Consensus with Proof of Stake
The technology at the core of Bitcoin was a means to reach decentralized consensus on the state of transaction ledger. Bitcoin defined one simple metric by which the best transaction ledger could be identified: the longest ledger.
On average every ten minutes someone on the Bitcoin network would win a block as a result of their computational effort. If blocks are found more frequently than every ten minutes the network would automatically adjust the difficulty of winning a block to maintain the desired rate. As the number of people competing grows the difficulty becomes so high that no one individual (in theory) can produce blocks as fast as everyone working together.
Bitcoin uses the policy ‘one-hash, one-vote’ for deciding which transaction ledger is the best ledger. The more votes that are behind a particular blockchain, the more people support that chain. That is the theory anyway. In practice a small number of individuals control the vast majority of the votes.
With Proof of Stake systems each shareholder gets one vote per block. As owners of the chain and parties interested in the outcome this process is also an effective means of reaching consensus if it can be implemented efficiently. When ever there is a disagreement about which change should be applied to the ledger then the dispute must be resolved by shareholder votes.
Every time a transaction is made by the network, the individual making the transaction simultaneously cast one vote per share transacted for every block produced since the last time they voted. Every users is required to transact at least once per year or face a 5% inactivity fee and a loss of their opportunity to vote.
The result of this process is that after 12 months every block in the block chain has been either voted for (or against) by almost every. It can therefore be proven beyond a doubt which block had the majority of shareholder consensus.
Ideally everyone would vote on every block so that immutable consensus could be reached as quickly as possible. In practice, this would be expensive and overkill as everyone would have to sign every block. To resolve this process voting is done on a continual basis as users make transactions. This means that for recent blocks there are not enough votes cast to be considered irreversible.
Bitcoin considers transactions to be irreversible after 6 blocks; however, this is only true if you assume the network is able to maintain its hash power and that the attacker’s hash power is only 49% of then network hash power.
Under proof-of-stake, a transaction is considered irreversible when it becomes highly unlikely that other shareholders could achieve 51% of the votes for an alternative chain. There are generally three cases where shareholders would end up voting for an alternative chain:
1) The network has split at an infrastructure level and causes entire continents to start producing their own alternative chains. When network connectivity is restored many transactions will have to migrate from one chain to another and in many cases a lot of transactions will become invalid in the process. Because no one wants their transactions to become invalid, everyone competes to resolve the fork by casting votes (making transactions) on one chain or the other. Eventually the block at which the chains diverged will accumulate 51% of the votes and the fork will be resolved.

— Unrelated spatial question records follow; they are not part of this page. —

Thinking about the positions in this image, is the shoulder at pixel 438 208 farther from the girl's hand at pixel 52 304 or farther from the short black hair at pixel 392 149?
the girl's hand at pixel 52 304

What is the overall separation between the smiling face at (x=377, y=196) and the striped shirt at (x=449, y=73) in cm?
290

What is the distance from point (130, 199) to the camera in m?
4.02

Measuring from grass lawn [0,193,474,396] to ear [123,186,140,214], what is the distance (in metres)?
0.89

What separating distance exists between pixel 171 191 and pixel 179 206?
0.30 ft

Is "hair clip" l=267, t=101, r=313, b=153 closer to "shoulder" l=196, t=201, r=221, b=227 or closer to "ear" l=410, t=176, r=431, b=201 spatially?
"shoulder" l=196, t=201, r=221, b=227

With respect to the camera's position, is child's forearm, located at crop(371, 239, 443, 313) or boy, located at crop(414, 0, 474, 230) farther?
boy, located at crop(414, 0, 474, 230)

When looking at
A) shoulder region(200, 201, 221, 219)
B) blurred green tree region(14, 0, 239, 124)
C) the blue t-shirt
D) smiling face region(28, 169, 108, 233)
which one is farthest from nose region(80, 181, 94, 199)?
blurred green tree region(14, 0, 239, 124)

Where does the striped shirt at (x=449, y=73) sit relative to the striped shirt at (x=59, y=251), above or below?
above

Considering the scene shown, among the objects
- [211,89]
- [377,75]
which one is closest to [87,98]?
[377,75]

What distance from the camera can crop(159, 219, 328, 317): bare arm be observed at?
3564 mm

2) The network has split because an attacker is attempting to double spend. In this case, the attacker is attempting to take advantage of the fact that only a small percentage of shareholders are voting every block. The attacker users all of their votes in one go in an attempt to hijack the network with an alternative chain that no one but the attacker was aware of.
To resolve such an attack nodes on the network simply ignore all alternative chains that fork more than 6 blocks ago, unless said alternative chain has at least 25% of the shareholders voting for it and it has at least 10% more votes than the chain the node is currently on, or 51% of all shareholders.

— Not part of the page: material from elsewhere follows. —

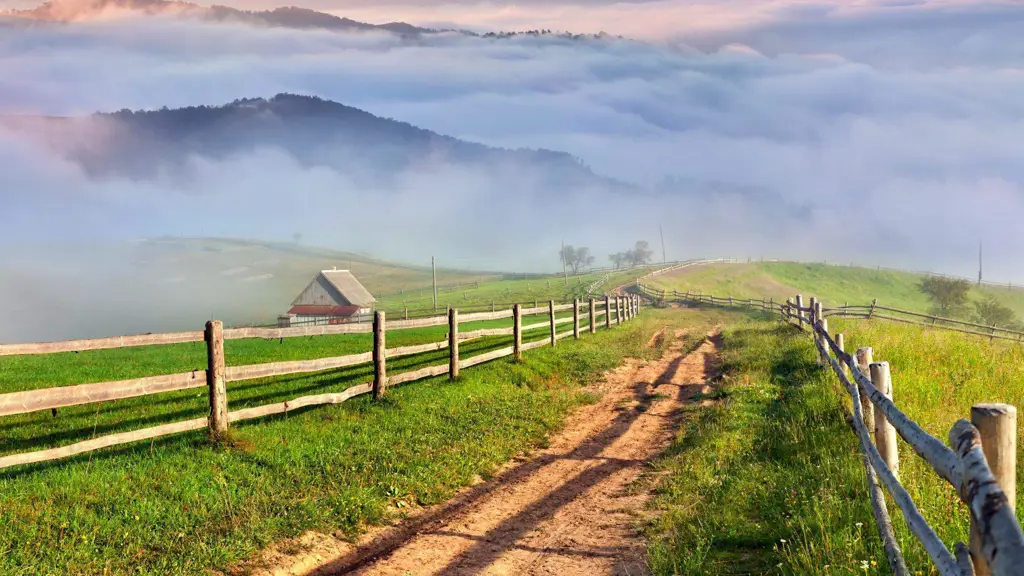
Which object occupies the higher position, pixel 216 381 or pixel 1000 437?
pixel 1000 437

3) Latency can also cause forks in the short-term. These forks are caused when propagation delay and randomness associated with the time between finding consecutive blocks causes part of the network to see 2 or 3 blocks before the rest of the network. This use case if by far the most common and must be resolved quickly in order to prevent the fork from becoming a problem for the users.
Latency induced forks can be mitigated by following some simple logic on determining the best chain in the short term.
a) All blocks must have a time stamp at least 1 minute after the previous block and must not have a timestamp in the future. Nodes are synchronized via NTP. This simple rule gives at least one minute of propagation time between blocks.
b) To produce a block in the first place requires at least a minimum number of votes and the accumulation of enough transaction fees to be worth the ‘miners’ time. This will serve as a delay on producing blocks.
c) The head block can always be replaced if a better head block is found. This means that if two (or more) blocks are found at once, then only one of them will be accepted by the network and there will be at least a minute between blocks for the network to converge.
Despite these protections, there is still the potential for there to be short 2 or 3 block forks. In this case nodes in the network defer to a trusted peer list which operates on a basis similar to Ripple’s consensus algorithm.
Perhaps the most important and critical factor in resolving forks is that the shareholders can always take action if necessary and unambiguously resolve the fork. Everything else is simply measures to reach consensus quicker.
All of that said, we will have a single trusted key broadcast the official fork after 2 blocks so that any nodes that end up on a different fork can switch to the proper fork without much delay. This will be for training wheels and security while the network is in its testing phase.